## WHAT IS BEING ASKED
Leave out the pictures and copy each record below exactly.

## Records of spatial reasoning questions
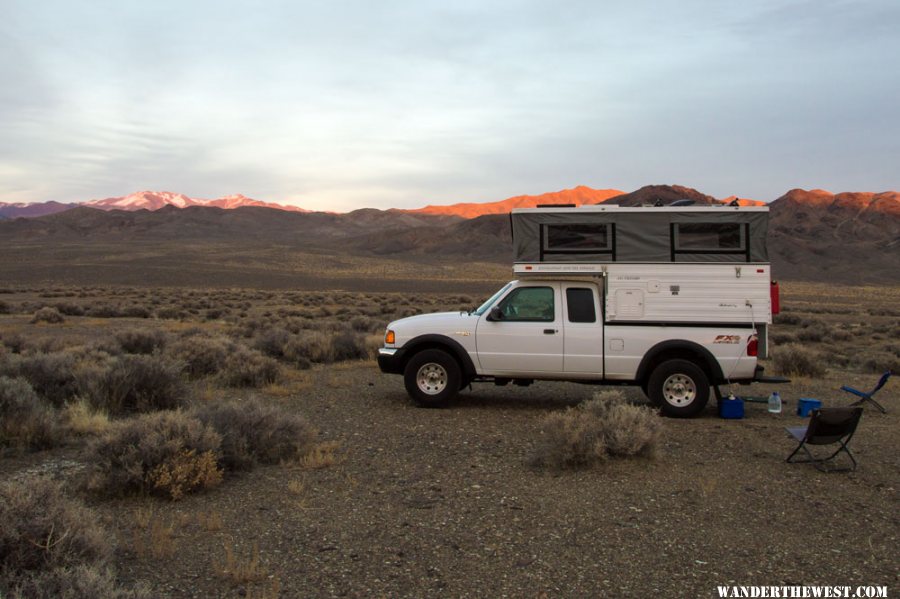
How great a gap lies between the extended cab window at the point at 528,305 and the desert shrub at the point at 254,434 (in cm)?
362

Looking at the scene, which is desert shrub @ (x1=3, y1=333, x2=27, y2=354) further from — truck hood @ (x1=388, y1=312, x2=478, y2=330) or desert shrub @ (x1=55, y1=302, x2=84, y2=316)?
desert shrub @ (x1=55, y1=302, x2=84, y2=316)

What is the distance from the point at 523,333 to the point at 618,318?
1.35 m

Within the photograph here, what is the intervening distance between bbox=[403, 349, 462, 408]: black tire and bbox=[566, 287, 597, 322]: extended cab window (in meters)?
1.84


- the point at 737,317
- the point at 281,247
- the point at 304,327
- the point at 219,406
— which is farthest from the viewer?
the point at 281,247

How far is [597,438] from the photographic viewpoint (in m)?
7.41

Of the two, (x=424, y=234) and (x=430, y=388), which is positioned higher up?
(x=424, y=234)

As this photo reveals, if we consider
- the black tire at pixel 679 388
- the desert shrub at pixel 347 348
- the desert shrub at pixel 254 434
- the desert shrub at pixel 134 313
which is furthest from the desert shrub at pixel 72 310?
the black tire at pixel 679 388

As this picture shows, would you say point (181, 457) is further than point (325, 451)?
No

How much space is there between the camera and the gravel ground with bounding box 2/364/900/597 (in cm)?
476

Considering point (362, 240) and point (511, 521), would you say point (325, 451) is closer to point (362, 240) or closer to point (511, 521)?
point (511, 521)

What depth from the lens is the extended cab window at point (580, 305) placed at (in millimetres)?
10109

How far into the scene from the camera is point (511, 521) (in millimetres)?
5844

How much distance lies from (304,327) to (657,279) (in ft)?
51.8

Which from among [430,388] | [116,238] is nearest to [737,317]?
[430,388]
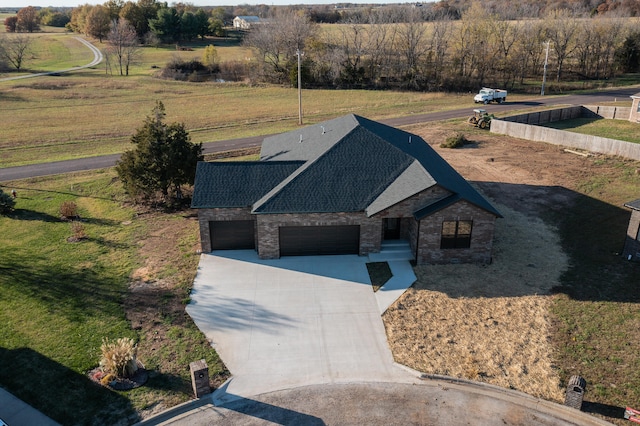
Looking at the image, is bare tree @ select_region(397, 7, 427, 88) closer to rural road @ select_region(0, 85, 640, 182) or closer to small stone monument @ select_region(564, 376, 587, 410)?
rural road @ select_region(0, 85, 640, 182)

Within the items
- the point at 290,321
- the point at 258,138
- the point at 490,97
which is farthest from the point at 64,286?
the point at 490,97

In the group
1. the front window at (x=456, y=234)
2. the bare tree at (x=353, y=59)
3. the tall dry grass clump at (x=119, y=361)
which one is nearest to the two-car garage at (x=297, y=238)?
the front window at (x=456, y=234)

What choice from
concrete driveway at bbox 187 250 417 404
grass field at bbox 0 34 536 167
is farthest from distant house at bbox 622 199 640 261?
grass field at bbox 0 34 536 167

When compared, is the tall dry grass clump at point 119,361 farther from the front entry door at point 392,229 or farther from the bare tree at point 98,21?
the bare tree at point 98,21

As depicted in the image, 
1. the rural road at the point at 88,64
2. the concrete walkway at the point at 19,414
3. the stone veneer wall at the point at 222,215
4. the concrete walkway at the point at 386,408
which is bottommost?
the concrete walkway at the point at 19,414

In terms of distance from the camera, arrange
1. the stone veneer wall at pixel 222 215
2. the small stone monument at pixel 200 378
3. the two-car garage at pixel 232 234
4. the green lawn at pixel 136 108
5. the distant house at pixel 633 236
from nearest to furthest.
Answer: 1. the small stone monument at pixel 200 378
2. the distant house at pixel 633 236
3. the stone veneer wall at pixel 222 215
4. the two-car garage at pixel 232 234
5. the green lawn at pixel 136 108

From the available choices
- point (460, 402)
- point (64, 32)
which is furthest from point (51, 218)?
point (64, 32)
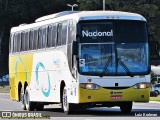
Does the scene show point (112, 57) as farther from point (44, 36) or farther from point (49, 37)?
point (44, 36)

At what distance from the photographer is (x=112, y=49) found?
75.9 ft

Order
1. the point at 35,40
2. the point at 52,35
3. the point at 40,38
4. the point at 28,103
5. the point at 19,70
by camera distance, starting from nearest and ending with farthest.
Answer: the point at 52,35, the point at 40,38, the point at 35,40, the point at 28,103, the point at 19,70

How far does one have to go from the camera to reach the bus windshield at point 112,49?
2300cm

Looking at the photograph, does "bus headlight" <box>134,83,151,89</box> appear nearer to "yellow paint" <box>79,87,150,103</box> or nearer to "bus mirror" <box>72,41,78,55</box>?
"yellow paint" <box>79,87,150,103</box>

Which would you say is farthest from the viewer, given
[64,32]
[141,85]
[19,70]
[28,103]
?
[19,70]

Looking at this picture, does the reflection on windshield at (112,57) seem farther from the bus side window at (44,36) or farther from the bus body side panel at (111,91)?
the bus side window at (44,36)

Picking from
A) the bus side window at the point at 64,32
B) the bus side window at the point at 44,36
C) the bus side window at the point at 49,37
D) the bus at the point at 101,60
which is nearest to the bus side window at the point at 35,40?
the bus side window at the point at 44,36

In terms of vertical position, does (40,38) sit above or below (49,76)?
above

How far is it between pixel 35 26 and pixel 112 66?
6854 millimetres

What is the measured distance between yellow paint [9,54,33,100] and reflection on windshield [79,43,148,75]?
256 inches

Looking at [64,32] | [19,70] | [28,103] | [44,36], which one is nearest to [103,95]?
[64,32]

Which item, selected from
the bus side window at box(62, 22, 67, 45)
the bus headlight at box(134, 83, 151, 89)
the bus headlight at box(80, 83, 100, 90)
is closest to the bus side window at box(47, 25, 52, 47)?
the bus side window at box(62, 22, 67, 45)

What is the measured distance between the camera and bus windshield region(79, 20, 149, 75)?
23.0 metres

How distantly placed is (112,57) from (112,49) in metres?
0.29
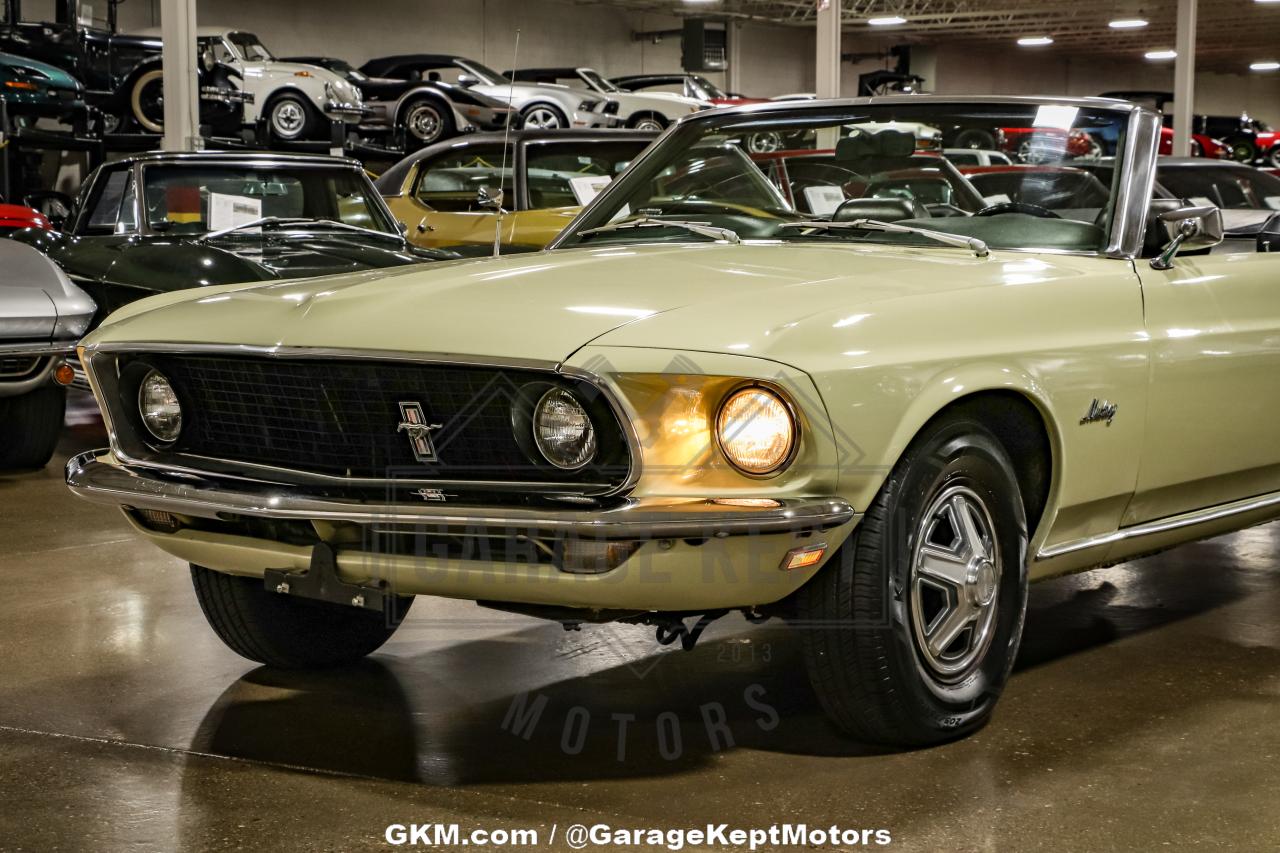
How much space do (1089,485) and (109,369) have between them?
6.98ft

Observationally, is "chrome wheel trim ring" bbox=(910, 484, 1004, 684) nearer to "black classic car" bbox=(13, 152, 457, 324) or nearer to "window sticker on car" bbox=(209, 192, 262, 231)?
"black classic car" bbox=(13, 152, 457, 324)


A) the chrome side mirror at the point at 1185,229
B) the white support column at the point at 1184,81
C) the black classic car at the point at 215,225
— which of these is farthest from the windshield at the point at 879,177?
the white support column at the point at 1184,81

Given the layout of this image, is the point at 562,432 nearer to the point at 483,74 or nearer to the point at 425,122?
the point at 425,122

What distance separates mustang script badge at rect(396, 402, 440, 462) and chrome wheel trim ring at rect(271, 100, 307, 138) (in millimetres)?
14464

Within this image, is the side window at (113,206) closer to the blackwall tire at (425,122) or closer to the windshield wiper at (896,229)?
the windshield wiper at (896,229)

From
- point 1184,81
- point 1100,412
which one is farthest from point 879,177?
point 1184,81

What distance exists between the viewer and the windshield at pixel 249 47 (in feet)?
55.6

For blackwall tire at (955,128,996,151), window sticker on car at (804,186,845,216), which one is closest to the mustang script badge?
window sticker on car at (804,186,845,216)

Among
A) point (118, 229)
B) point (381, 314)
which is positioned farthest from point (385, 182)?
point (381, 314)

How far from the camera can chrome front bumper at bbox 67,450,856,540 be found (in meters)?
2.66

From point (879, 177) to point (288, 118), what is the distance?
13.7 metres

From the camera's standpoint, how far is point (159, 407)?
10.9ft

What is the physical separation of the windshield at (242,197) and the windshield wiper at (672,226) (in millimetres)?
4148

## TASK OUTPUT
How great a gap lies between the extended cab window at the point at 528,305 and the desert shrub at the point at 254,434 (in cm)?
362

Looking at the scene, which is desert shrub @ (x1=3, y1=333, x2=27, y2=354) further from — truck hood @ (x1=388, y1=312, x2=478, y2=330) or desert shrub @ (x1=55, y1=302, x2=84, y2=316)?
desert shrub @ (x1=55, y1=302, x2=84, y2=316)

What is the distance from the point at 523,333 to the point at 618,318?
1.35 m

Within the photograph here, what is the intervening distance between bbox=[403, 349, 462, 408]: black tire and bbox=[566, 287, 597, 322]: extended cab window (in meters)?
1.84


- the point at 737,317
- the point at 281,247
- the point at 304,327
- the point at 219,406
— which is farthest from the viewer?
the point at 281,247

How far is [597,438] from the photographic viewpoint (in m)?
7.41

Of the two, (x=424, y=234) and (x=430, y=388), which is positioned higher up?
(x=424, y=234)

As this photo reveals, if we consider
- the black tire at pixel 679 388
- the desert shrub at pixel 347 348
- the desert shrub at pixel 254 434
- the desert shrub at pixel 134 313
which is furthest from the desert shrub at pixel 72 310?
the black tire at pixel 679 388

As this picture shows, would you say point (181, 457) is further than point (325, 451)?
No

How much space is there between the camera and the gravel ground with bounding box 2/364/900/597 (in cm)?
476

Considering point (362, 240) and point (511, 521), would you say point (325, 451) is closer to point (362, 240) or closer to point (511, 521)?
point (511, 521)

What depth from the lens is the extended cab window at point (580, 305) placed at (in millimetres)?
10109

How far into the scene from the camera is point (511, 521) (in millimetres)?
5844

How much distance lies from (304,327) to (657,279) (in ft)?
51.8

Which from among [430,388] | [116,238] is nearest to [737,317]?
[430,388]
Looking at the image, is bare tree @ select_region(397, 7, 427, 88) closer to rural road @ select_region(0, 85, 640, 182) or closer to small stone monument @ select_region(564, 376, 587, 410)?
rural road @ select_region(0, 85, 640, 182)

Within the items
- the point at 290,321
- the point at 258,138
- the point at 490,97
which is farthest from the point at 64,286?
the point at 490,97

In the group
1. the front window at (x=456, y=234)
2. the bare tree at (x=353, y=59)
3. the tall dry grass clump at (x=119, y=361)
which one is nearest to the two-car garage at (x=297, y=238)?
the front window at (x=456, y=234)

What choice from
concrete driveway at bbox 187 250 417 404
grass field at bbox 0 34 536 167
is farthest from distant house at bbox 622 199 640 261?
grass field at bbox 0 34 536 167

When compared, is the tall dry grass clump at point 119,361 farther from the front entry door at point 392,229 or farther from the bare tree at point 98,21?
the bare tree at point 98,21

As depicted in the image, 
1. the rural road at the point at 88,64
2. the concrete walkway at the point at 19,414
3. the stone veneer wall at the point at 222,215
4. the concrete walkway at the point at 386,408
which is bottommost?
the concrete walkway at the point at 19,414

In terms of distance from the camera, arrange
1. the stone veneer wall at pixel 222 215
2. the small stone monument at pixel 200 378
3. the two-car garage at pixel 232 234
4. the green lawn at pixel 136 108
5. the distant house at pixel 633 236
from nearest to furthest.
Answer: 1. the small stone monument at pixel 200 378
2. the distant house at pixel 633 236
3. the stone veneer wall at pixel 222 215
4. the two-car garage at pixel 232 234
5. the green lawn at pixel 136 108

From the available choices
- point (460, 402)
- point (64, 32)
which is furthest from point (51, 218)?
point (64, 32)
Does the scene show point (112, 57) as farther from point (44, 36) or farther from point (49, 37)?
point (44, 36)

At what distance from the photographer is (x=112, y=49) found?
75.9 ft

Order
1. the point at 35,40
2. the point at 52,35
3. the point at 40,38
4. the point at 28,103
5. the point at 19,70
by camera distance, starting from nearest and ending with farthest.
Answer: the point at 52,35, the point at 40,38, the point at 35,40, the point at 28,103, the point at 19,70

How far does one have to go from the camera to reach the bus windshield at point 112,49?
2300cm

Looking at the photograph, does "bus headlight" <box>134,83,151,89</box> appear nearer to "yellow paint" <box>79,87,150,103</box> or nearer to "bus mirror" <box>72,41,78,55</box>?
"yellow paint" <box>79,87,150,103</box>

Which would you say is farthest from the viewer, given
[64,32]
[141,85]
[19,70]
[28,103]
?
[19,70]

Looking at this picture, does the reflection on windshield at (112,57) seem farther from the bus side window at (44,36) or farther from the bus body side panel at (111,91)?
the bus side window at (44,36)

Picking from
A) the bus side window at the point at 64,32
B) the bus side window at the point at 44,36
C) the bus side window at the point at 49,37
D) the bus at the point at 101,60
which is nearest to the bus side window at the point at 35,40?
the bus side window at the point at 44,36

In terms of vertical position, does (40,38) sit above or below (49,76)?
above

How far is it between pixel 35 26 and pixel 112 66?
6854 millimetres

What is the measured distance between yellow paint [9,54,33,100] and reflection on windshield [79,43,148,75]?
256 inches

Looking at [64,32] | [19,70] | [28,103] | [44,36], which one is nearest to [103,95]?
[64,32]

Which item, selected from
the bus side window at box(62, 22, 67, 45)
the bus headlight at box(134, 83, 151, 89)
the bus headlight at box(80, 83, 100, 90)
is closest to the bus side window at box(47, 25, 52, 47)?
the bus side window at box(62, 22, 67, 45)

What is the measured distance between the camera and bus windshield region(79, 20, 149, 75)?
23.0 metres

How distantly placed is (112,57) from (112,49) in metres?
0.29
How much space do (1089,485) and (109,369) have between them?
6.98ft

Observationally, is "chrome wheel trim ring" bbox=(910, 484, 1004, 684) nearer to "black classic car" bbox=(13, 152, 457, 324) or nearer to "window sticker on car" bbox=(209, 192, 262, 231)?
"black classic car" bbox=(13, 152, 457, 324)


A) the chrome side mirror at the point at 1185,229
B) the white support column at the point at 1184,81
C) the black classic car at the point at 215,225
— which of these is farthest from the windshield at the point at 879,177?
the white support column at the point at 1184,81

Given the layout of this image, is the point at 562,432 nearer to the point at 483,74 or nearer to the point at 425,122?
the point at 425,122

What distance separates mustang script badge at rect(396, 402, 440, 462) and chrome wheel trim ring at rect(271, 100, 307, 138) (in millimetres)?
14464

Within this image, is the side window at (113,206) closer to the blackwall tire at (425,122) or closer to the windshield wiper at (896,229)?
the windshield wiper at (896,229)

From
- point 1184,81
- point 1100,412
which one is farthest from point 879,177?
point 1184,81

What distance exists between the viewer and the windshield at pixel 249 47 (in feet)?
55.6

For blackwall tire at (955,128,996,151), window sticker on car at (804,186,845,216), which one is closest to the mustang script badge?
window sticker on car at (804,186,845,216)

Among
A) point (118, 229)
B) point (381, 314)
which is positioned farthest from point (385, 182)?
point (381, 314)

How far from the camera can chrome front bumper at bbox 67,450,856,540 be found (in meters)?
2.66

From point (879, 177) to point (288, 118), what is the distance?
13.7 metres

From the camera's standpoint, how far is point (159, 407)?
10.9ft

What is the physical separation of the windshield at (242,197) and the windshield wiper at (672,226) (in millimetres)?
4148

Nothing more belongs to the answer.